All patients taking sedating antihistamines or any sedative-hypnotic agents should restrict alcohol intake, or avoid alcohol all together. These agents should also be avoided or used with caution in patients taking other sedating medications. Additionally, all patients taking these drugs should be advised to use particular care when driving or using hazardous equipment.
Patients who are pregnant or breastfeeding should avoid sedative-hypnotics. These medications should also not be used in patients with specific underlying medical disorders (such as OSAS) in which sedation might be detrimental.
Benzodiazepines, and likely to a lesser extent nonbenzodiazepine medications, have potential for abuse and should not be used by patients with a current alcohol or drug abuse problem or by patients in recovery. Although intentional or accidental overdose of benzodiazepines or nonbenzodiazepine agents alone rarely results in death or serious illness, they are frequently taken with either alcohol or other medications, which can be dangerous.

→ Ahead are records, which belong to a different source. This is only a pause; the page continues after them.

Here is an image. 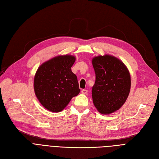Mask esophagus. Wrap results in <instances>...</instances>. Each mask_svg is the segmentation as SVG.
Instances as JSON below:
<instances>
[{
    "label": "esophagus",
    "mask_w": 159,
    "mask_h": 159,
    "mask_svg": "<svg viewBox=\"0 0 159 159\" xmlns=\"http://www.w3.org/2000/svg\"><path fill=\"white\" fill-rule=\"evenodd\" d=\"M81 93L82 94H87V89H82L81 90Z\"/></svg>",
    "instance_id": "esophagus-1"
}]
</instances>
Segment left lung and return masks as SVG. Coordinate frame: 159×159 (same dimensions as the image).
Returning a JSON list of instances; mask_svg holds the SVG:
<instances>
[{"label":"left lung","mask_w":159,"mask_h":159,"mask_svg":"<svg viewBox=\"0 0 159 159\" xmlns=\"http://www.w3.org/2000/svg\"><path fill=\"white\" fill-rule=\"evenodd\" d=\"M95 82L92 87L93 102L98 111L111 114L121 107L129 95V71L119 59L111 55L93 58Z\"/></svg>","instance_id":"obj_1"}]
</instances>
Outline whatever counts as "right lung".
Here are the masks:
<instances>
[{"label":"right lung","instance_id":"1","mask_svg":"<svg viewBox=\"0 0 159 159\" xmlns=\"http://www.w3.org/2000/svg\"><path fill=\"white\" fill-rule=\"evenodd\" d=\"M75 61L74 56H58L38 68L34 90L38 100L48 111H62L80 92L77 76L71 70Z\"/></svg>","mask_w":159,"mask_h":159}]
</instances>
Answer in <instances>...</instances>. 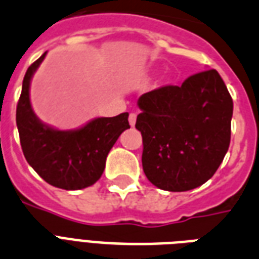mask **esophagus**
<instances>
[{
    "mask_svg": "<svg viewBox=\"0 0 259 259\" xmlns=\"http://www.w3.org/2000/svg\"><path fill=\"white\" fill-rule=\"evenodd\" d=\"M128 121H130V125H131V127H134L136 123V113H130Z\"/></svg>",
    "mask_w": 259,
    "mask_h": 259,
    "instance_id": "esophagus-1",
    "label": "esophagus"
}]
</instances>
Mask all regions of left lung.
<instances>
[{
	"label": "left lung",
	"instance_id": "1",
	"mask_svg": "<svg viewBox=\"0 0 259 259\" xmlns=\"http://www.w3.org/2000/svg\"><path fill=\"white\" fill-rule=\"evenodd\" d=\"M135 127L143 138L142 165L159 189L185 192L216 173L231 139L232 98L216 70L181 86L142 94Z\"/></svg>",
	"mask_w": 259,
	"mask_h": 259
}]
</instances>
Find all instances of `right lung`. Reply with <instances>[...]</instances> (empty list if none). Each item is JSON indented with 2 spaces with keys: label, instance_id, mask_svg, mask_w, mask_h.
Returning <instances> with one entry per match:
<instances>
[{
  "label": "right lung",
  "instance_id": "add662e5",
  "mask_svg": "<svg viewBox=\"0 0 259 259\" xmlns=\"http://www.w3.org/2000/svg\"><path fill=\"white\" fill-rule=\"evenodd\" d=\"M46 54L28 67L24 77L16 111L20 143L28 163L50 185L66 190L83 189L102 176L111 148L130 128L128 113L96 117L83 127L69 131L40 121L32 109L29 86Z\"/></svg>",
  "mask_w": 259,
  "mask_h": 259
}]
</instances>
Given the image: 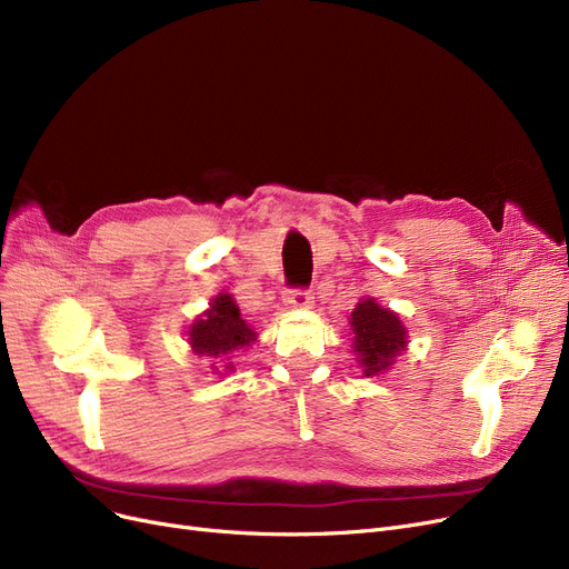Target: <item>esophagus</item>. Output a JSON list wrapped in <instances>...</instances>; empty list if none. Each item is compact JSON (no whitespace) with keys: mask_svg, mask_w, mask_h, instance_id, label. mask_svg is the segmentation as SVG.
Returning a JSON list of instances; mask_svg holds the SVG:
<instances>
[{"mask_svg":"<svg viewBox=\"0 0 569 569\" xmlns=\"http://www.w3.org/2000/svg\"><path fill=\"white\" fill-rule=\"evenodd\" d=\"M286 305L290 309H311L313 305V298L309 290H302V288H292V290H286Z\"/></svg>","mask_w":569,"mask_h":569,"instance_id":"esophagus-1","label":"esophagus"}]
</instances>
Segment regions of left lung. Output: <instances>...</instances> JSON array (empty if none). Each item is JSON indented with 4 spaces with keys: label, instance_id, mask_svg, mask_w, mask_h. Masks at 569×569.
<instances>
[{
    "label": "left lung",
    "instance_id": "8db88e82",
    "mask_svg": "<svg viewBox=\"0 0 569 569\" xmlns=\"http://www.w3.org/2000/svg\"><path fill=\"white\" fill-rule=\"evenodd\" d=\"M353 351L366 377L387 372L396 356L408 345V330L398 313L377 305L372 298H363L351 311Z\"/></svg>",
    "mask_w": 569,
    "mask_h": 569
}]
</instances>
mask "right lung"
Instances as JSON below:
<instances>
[{
  "instance_id": "obj_1",
  "label": "right lung",
  "mask_w": 569,
  "mask_h": 569,
  "mask_svg": "<svg viewBox=\"0 0 569 569\" xmlns=\"http://www.w3.org/2000/svg\"><path fill=\"white\" fill-rule=\"evenodd\" d=\"M187 335V342L192 345V351L197 356H210V359H218V356H227L237 349L250 347L258 338L256 330L241 319L237 302L231 300L227 292H220V296L210 302V309H206L201 317L189 326ZM213 368L218 370V366Z\"/></svg>"
}]
</instances>
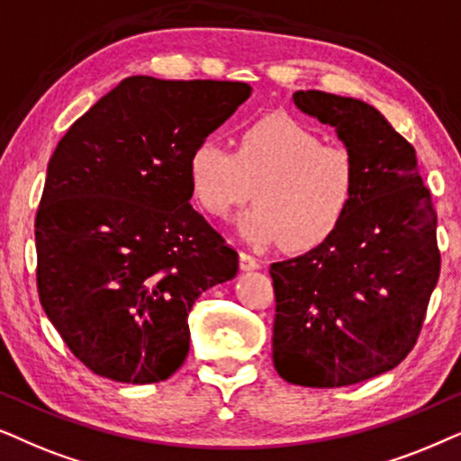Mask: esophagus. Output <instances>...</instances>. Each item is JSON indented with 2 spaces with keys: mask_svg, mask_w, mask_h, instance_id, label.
<instances>
[{
  "mask_svg": "<svg viewBox=\"0 0 461 461\" xmlns=\"http://www.w3.org/2000/svg\"><path fill=\"white\" fill-rule=\"evenodd\" d=\"M259 267V261L255 259L253 255H249V253H240V269H244V272H250V269H257Z\"/></svg>",
  "mask_w": 461,
  "mask_h": 461,
  "instance_id": "obj_1",
  "label": "esophagus"
}]
</instances>
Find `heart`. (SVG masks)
Listing matches in <instances>:
<instances>
[{
    "instance_id": "obj_1",
    "label": "heart",
    "mask_w": 461,
    "mask_h": 461,
    "mask_svg": "<svg viewBox=\"0 0 461 461\" xmlns=\"http://www.w3.org/2000/svg\"><path fill=\"white\" fill-rule=\"evenodd\" d=\"M194 200L212 217L257 204L238 217L249 242L278 244L293 253L321 247L339 230L358 194V162L343 145L285 113H267L244 126L236 151L204 139L187 158Z\"/></svg>"
}]
</instances>
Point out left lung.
<instances>
[{
    "label": "left lung",
    "instance_id": "left-lung-1",
    "mask_svg": "<svg viewBox=\"0 0 461 461\" xmlns=\"http://www.w3.org/2000/svg\"><path fill=\"white\" fill-rule=\"evenodd\" d=\"M293 101L354 153L358 194L327 242L269 267L274 366L288 384L343 388L413 349L440 274L437 211L413 145L375 107L321 90Z\"/></svg>",
    "mask_w": 461,
    "mask_h": 461
}]
</instances>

When should clinicians consider specialty referral for patients with insomnia?
Clinicians should consider referring patients with insomnia to a sleep specialist if there is suspicion of an underlying sleep disorder, such as OSAS, RLS, periodic limb movement disorder, narcolepsy, or circadian rhythm disturbance. Referral is also appropriate for patients with insomnia who fail to respond to available behavioral interventions or drug therapy. Referral to a sleep specialist offers an opportunity for reassessment of insomnia symptoms, possible additional testing to better characterize the sleep disturbance, and implementation of more comprehensive CBT interventions for insomnia. Referral to a psychiatrist for diagnostic evaluation can be helpful when it is unclear whether a concurrent psychiatric disorder, such as depression, is present.
Referral to other specialists may be helpful depending on the nature of associated comorbidities. A pulmonologist consultation is appropriate for patients with suspected sleep disordered breathing in whom polysomography and other testing may be appropriate. An otolaryngologist, oral surgeon, or dentist may help in evaluating patients with excessive snoring or other oropharyngeal or airway issues that might disturb sleep. A neurologist may be considered for management of sleep disorders associated with neurologic diseases, such as Parkinson disease, cerebrovascular disease, or dementia.